I’m guessing that Heffernan may not have read her New York Times’ colleague John Markoff’s fascinating tale of how hippie values intersected with technological innovation, “What the Dormouse Said: How the Sixties Counterculture Shaped the Personal Computer Industry.” Because if she had, she’d know that the same impulses that inspire the Michael Pollans and Eric Schlossers of the world to reimagine our food system — the same passion that finds nirvana in an heirloom tomato — was also present in the hearts and minds of the visionaries who saw the personal computer and Internet as tools for human enlightenment.
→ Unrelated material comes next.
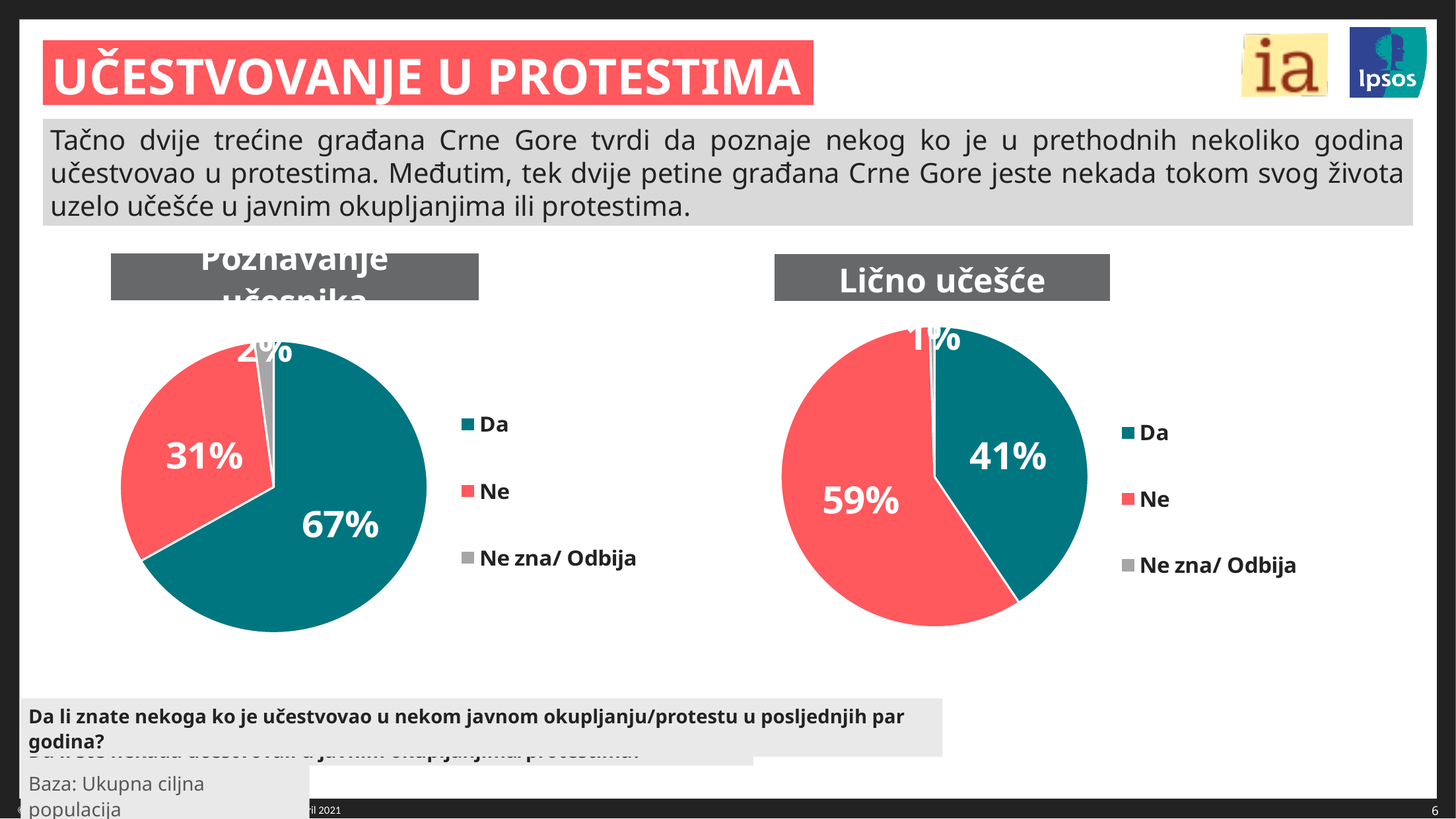
In the left pie chart (Poznavanje učesnika), what is the value for "Da"? 67% In the left pie chart (Poznavanje učesnika), what is the difference between the "Da" and "Ne" shares? 36 percentage points How many categories does the legend of the "Lično učešće" pie chart list? 3 What type of chart is used for "Lično učešće"? Pie chart In the "Lično učešće" pie chart, what is the value for "Ne"? 59% In the left pie chart (Poznavanje učesnika), what is the value for "Ne zna/ Odbija"? 2% In the "Lično učešće" pie chart, what is the difference between the "Ne" and "Da" shares? 18 percentage points In the left pie chart (Poznavanje učesnika), what is the value for "Ne"? 31% In the left pie chart (Poznavanje učesnika), which category has the smallest share? Ne zna/ Odbija In the "Lično učešće" pie chart, which category has the largest share? Ne Which is larger: the "Da" share in the left pie chart or the "Da" share in the "Lično učešće" pie chart? The left pie chart (67%) In the "Lično učešće" pie chart, what is the value for "Da"? 41%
Some of those hippies became Silicon Valley moguls, while some started organic farms in Sonoma County — but to this day, those value systems still merge. Since when do foodies complain about Twitter? The foodies I know are swapping recipes in a world of food blogs that offers more would-be cooks more access to information about ingredients, cooking techniques, and quick 20-minutes-of-prep dinner meals than has ever before been possible in the history of humanity on this planet. The foodies I know can use the Web to tweak the contents of the farm box full of fresh vegetables and fruits that is delivered to their front door every week! The foodies I know are quick to head to Twitter to spread the news of the latest delicious recipe or stupid column.
The foodies I know believe in progress. They believe that we can do better, that our children can grow up healthier, our environmental impact can be more sustainable, and our diets can be less controlled by the chemists who work for giant agribusiness multinationals. And they know that the communication technologies of today are awesome tools to help achieve those goals.
All hail the techie-foodie harmonic convergence! Maybe you don’t like broccoli. But I guarantee you that a little elbow grease applied to your iPhone will usher you into a magical world of broccoli wonder. It’s easy. Try it. You might like it.